A cultura moderna, influenciada pela revolução industrial, criou uma noção de que possuir mais bens materiais é sinal de investimento e de certa forma segurança financeira. A publicidade e o marketing de consumo transmitem uma ideia de felicidade associada a objectos. O minimalismo defende um estilo de vida que valoriza as relações, experiências e até mesmo a meditação como forma de libertação do consumo desenfreado não apenas físico, mas também mental.

Desapego materialista

O minimalismo procura ajudar os indivíduos a encontrar uma liberdade espiritual. Livre de medo, preocupações, culpas, depressão e de uma prisão ligada ao consumo cultural. No entanto o minimalismo não é contra a posse de bens materiais.

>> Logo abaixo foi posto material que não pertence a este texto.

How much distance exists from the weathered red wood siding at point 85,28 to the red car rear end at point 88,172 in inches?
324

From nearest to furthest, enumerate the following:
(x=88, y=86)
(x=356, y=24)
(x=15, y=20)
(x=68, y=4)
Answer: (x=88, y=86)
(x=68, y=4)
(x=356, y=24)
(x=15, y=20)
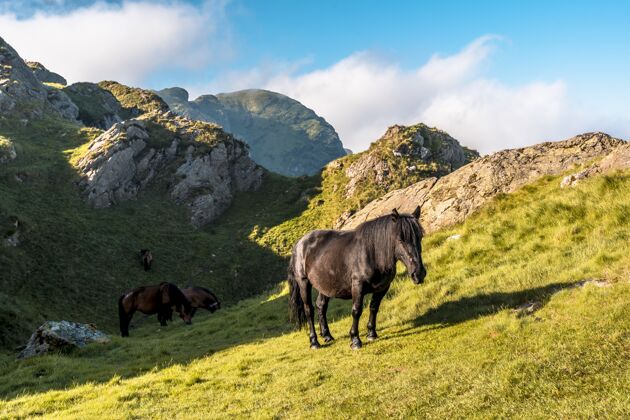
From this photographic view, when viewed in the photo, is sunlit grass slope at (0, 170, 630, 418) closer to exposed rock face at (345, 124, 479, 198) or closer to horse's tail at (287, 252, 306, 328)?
horse's tail at (287, 252, 306, 328)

A questão é o valor atribuído aos objectos que pode colocar em risco a estabilidade emocional sem que a pessoa tenha noção. Tendencialmente atribuímos valor sentimental a objectos facilmente substituíveis, ou consumimos em demasia muitas vezes colocando em risco a nossa saúde, relações, desenvolvimento pessoal ou mesmo abafando a sensibilidade para percebermos como podemos contribuir para além de nós mesmos. Não sendo contra o manter e possuir coisas que sejam importantes para cada pessoa, o minimalismo simplesmente incentiva a que essas decisões sejam tomadas de forma consciente e deliberada.

O minimalismo exige muito trabalho de procura pessoal, de tempo para que cada um possa descobrir o que é para si realmente importante. Foca-se sobretudo em eliminar o descontentamento, encontrar um equilíbrio do tempo disponível inserido na sociedade, em viver o momento, perseguir os objectivos, descobrir novas missões de vida, ter mais liberdade criativa, escutar o corpo e a saúde em geral, crescer como indivíduos, contribuir mais para a comunidade, libertar-se do excesso de consumo e sobretudo descobrir o propósito de vida individual.

Nesta procura pelo essencial, o minimalismo é uma ferramenta que permite ás pessoas libertarem-se dos excessos da vida de forma a focarem-se no que é realmente importante, para que possam viver de uma forma mais plena e harmoniosa.